**Required work**
Rewrite the records from the line containing "How distant from the viewer does" through the end of the records, substituting "nearest" for every "closest" and leaving all other text unchanged.
-- start --
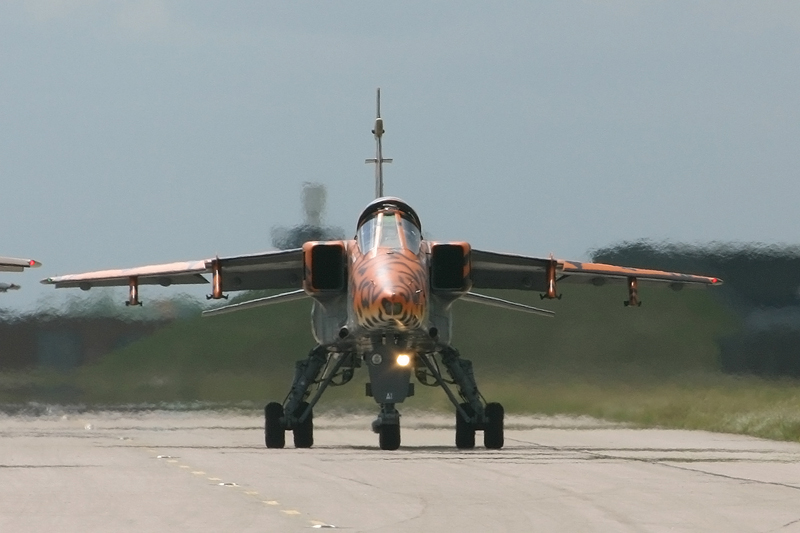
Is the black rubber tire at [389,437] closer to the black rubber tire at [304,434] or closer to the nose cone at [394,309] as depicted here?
the nose cone at [394,309]

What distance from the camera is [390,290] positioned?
2328 cm

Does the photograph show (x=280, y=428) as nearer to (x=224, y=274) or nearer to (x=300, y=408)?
(x=300, y=408)

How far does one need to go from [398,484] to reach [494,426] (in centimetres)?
909

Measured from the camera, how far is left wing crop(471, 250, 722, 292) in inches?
1089

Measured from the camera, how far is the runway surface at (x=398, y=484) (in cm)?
1343

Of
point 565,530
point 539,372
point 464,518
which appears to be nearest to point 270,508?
point 464,518

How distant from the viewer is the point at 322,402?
3253 cm

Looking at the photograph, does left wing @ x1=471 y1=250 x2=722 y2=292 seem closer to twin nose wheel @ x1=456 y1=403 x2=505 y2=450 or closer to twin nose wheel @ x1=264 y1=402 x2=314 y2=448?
twin nose wheel @ x1=456 y1=403 x2=505 y2=450

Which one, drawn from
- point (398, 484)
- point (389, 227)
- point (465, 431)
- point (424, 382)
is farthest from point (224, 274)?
point (398, 484)

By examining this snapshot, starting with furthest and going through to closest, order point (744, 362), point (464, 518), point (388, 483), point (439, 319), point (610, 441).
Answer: point (744, 362), point (610, 441), point (439, 319), point (388, 483), point (464, 518)

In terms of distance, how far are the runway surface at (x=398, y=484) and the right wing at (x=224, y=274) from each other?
8.79 feet

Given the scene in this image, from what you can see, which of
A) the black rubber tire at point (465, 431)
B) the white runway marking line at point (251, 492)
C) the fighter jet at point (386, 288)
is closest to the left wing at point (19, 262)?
the fighter jet at point (386, 288)

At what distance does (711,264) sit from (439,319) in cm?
885

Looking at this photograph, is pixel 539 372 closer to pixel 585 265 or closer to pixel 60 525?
pixel 585 265
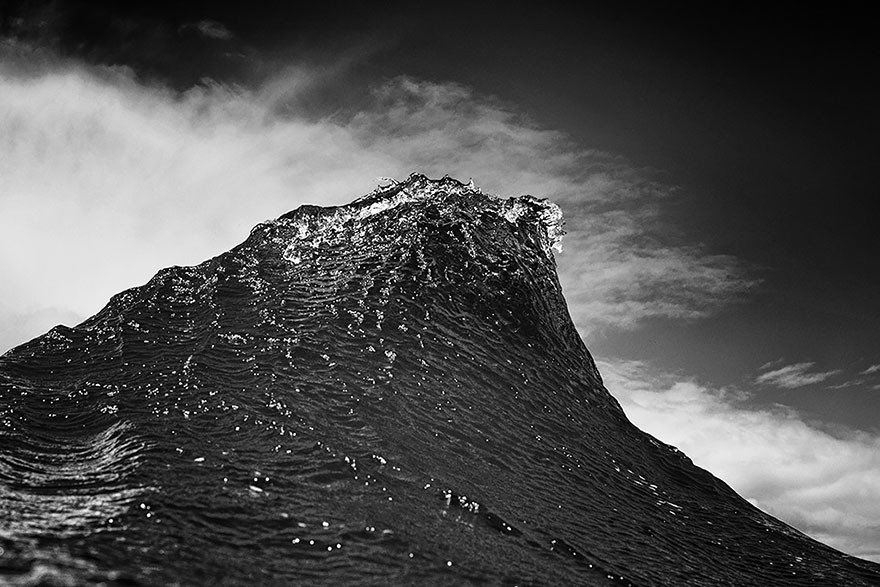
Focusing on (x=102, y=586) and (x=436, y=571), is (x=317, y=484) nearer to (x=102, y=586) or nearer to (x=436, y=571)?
(x=436, y=571)

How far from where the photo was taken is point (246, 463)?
21.0ft

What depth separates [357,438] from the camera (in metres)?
7.27

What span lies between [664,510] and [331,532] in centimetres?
493

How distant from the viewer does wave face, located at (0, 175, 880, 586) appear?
16.8 feet

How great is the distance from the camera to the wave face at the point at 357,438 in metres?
5.13

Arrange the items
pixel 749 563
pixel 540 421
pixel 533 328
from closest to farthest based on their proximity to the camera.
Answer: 1. pixel 749 563
2. pixel 540 421
3. pixel 533 328

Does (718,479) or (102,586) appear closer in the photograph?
(102,586)

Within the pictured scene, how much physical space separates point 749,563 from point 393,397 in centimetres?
439

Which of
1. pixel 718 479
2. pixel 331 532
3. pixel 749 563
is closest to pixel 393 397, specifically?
pixel 331 532

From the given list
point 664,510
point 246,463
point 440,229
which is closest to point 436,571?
point 246,463

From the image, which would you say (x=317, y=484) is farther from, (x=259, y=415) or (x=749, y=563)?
-- end --
**Final result**
How distant from the viewer does wave face, located at (0, 175, 880, 586) appear?
16.8 feet

How great is the distance from the camera to the wave face at the point at 357,438 in metres?
5.13

Arrange the items
pixel 749 563
pixel 540 421
pixel 533 328
from nearest to farthest based on their proximity to the camera.
Answer: 1. pixel 749 563
2. pixel 540 421
3. pixel 533 328

Does (718,479) or (102,586) appear closer in the photograph?
(102,586)

Within the pictured scene, how much physical space separates point 749,563 from point 393,397 in centimetres?
439

Which of
1. pixel 718 479
2. pixel 331 532
3. pixel 749 563
is nearest to pixel 393 397, specifically?
pixel 331 532

From the given list
point 664,510
point 246,463
point 440,229
which is nearest to point 436,571?
point 246,463

From the image, which would you say (x=317, y=484) is farther from, (x=259, y=415) or (x=749, y=563)?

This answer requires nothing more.